Step 7: Developing the logical framework

RBM - step 7

Now it’s time to bring together all the information that you’ve gathered so far into the logical framework matrix:

  • The first (left) column contains the intervention logic.
  • The second column contains the indicators
  • The third column contains the verification sources
  • The fourth column contains the assumptions/risks.

Logframe schematic

Once you’ve filled out the basic ideas, it’s time to worry about formulation. Make sure that your results are clear and not too overly complex. It’s important that they are unambiguous – meaning that they are understood the same way by everyone involved in the project. Avoid overly complex concepts such as ‘gender neutral’, ‘globalisation’, ‘sustainable’ that can be interpreted in many different ways. If you need such concepts, make sure that you specify them in your logframe and/or explain them somewhere.

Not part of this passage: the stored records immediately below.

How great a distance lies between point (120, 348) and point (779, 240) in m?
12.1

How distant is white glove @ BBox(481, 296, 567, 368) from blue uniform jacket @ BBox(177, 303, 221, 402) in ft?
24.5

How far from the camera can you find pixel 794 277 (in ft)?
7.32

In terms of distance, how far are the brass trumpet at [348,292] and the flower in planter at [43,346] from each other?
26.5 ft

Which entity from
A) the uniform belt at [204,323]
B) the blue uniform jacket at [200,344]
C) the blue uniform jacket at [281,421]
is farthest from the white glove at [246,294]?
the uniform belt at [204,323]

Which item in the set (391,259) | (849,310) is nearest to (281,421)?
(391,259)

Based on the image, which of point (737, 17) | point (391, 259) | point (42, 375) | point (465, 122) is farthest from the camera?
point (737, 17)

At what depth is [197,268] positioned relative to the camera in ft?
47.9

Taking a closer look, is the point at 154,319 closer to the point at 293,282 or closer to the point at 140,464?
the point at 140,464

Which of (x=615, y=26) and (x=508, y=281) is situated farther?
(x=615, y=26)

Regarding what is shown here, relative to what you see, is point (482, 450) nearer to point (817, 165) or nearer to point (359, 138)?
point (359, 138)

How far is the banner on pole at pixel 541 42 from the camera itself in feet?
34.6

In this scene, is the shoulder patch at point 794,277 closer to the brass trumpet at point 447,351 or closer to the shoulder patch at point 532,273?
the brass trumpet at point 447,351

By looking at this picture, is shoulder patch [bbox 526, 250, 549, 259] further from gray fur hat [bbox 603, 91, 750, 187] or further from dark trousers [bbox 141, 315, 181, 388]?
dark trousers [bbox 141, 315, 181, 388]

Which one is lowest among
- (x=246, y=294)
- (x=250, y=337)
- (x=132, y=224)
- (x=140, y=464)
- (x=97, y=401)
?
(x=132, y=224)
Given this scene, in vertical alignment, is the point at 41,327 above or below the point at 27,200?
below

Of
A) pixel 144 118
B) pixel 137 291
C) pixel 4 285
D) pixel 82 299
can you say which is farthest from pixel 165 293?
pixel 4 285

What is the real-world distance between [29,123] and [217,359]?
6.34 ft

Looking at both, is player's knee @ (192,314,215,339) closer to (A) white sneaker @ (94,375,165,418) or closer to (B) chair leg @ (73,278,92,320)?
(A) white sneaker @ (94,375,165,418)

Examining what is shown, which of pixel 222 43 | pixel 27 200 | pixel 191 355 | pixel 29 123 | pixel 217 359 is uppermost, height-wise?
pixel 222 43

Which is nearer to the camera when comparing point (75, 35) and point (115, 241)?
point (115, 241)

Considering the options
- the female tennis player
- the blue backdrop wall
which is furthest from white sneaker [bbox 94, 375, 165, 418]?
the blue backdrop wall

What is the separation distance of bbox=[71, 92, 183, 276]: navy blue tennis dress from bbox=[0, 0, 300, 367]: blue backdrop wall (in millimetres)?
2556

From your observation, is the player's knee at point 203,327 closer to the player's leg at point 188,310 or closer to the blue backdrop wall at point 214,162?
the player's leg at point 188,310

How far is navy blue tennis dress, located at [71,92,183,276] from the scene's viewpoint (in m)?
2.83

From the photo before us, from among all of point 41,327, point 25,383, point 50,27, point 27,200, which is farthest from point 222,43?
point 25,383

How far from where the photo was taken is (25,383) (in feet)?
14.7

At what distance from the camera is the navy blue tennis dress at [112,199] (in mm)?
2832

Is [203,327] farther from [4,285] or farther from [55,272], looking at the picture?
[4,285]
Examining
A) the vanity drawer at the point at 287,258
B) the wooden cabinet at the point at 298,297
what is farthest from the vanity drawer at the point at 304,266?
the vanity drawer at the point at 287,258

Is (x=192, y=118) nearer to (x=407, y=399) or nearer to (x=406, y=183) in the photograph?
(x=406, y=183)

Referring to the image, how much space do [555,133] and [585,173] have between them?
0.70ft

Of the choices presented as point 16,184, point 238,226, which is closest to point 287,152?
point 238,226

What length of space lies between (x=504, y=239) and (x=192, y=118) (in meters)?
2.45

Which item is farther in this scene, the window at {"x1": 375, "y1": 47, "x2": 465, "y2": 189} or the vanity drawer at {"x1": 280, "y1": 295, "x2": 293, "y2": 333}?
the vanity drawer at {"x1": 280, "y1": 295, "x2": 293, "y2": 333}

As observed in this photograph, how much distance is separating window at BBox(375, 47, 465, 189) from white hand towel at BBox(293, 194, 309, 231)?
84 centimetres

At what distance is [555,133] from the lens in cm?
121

It’s best to make sure that your results are formulated in a SMART way:

  • Specific: What exactly will change? Where? For whom (who will benefit)?
  • Measurable: How much will it change? You have to set a target.
  • Attainable: make sure that you don’t make unrealistic expectations about the change that you can achieve through your actions.
  • Realistic, in the sense of based on a real world situation: make sure that what you propose is coherent and pertinent for the problems that your beneficiaries face.
  • Time specific: indicate the timeframe in which the change will take place. Outputs have to be realised within the timeframe of the project. Effects may occur near the end or right after the end of the project. Impact is generally only visible well after the project.

Outputs can be things or services, but at least on the level of the intermediate results (the purpose of your project or the specific objective in PCM/LFA talk) talk about results in terms of people. You are trying to improve the lives of your beneficiaries (clients), not some kind of abstract change of situation.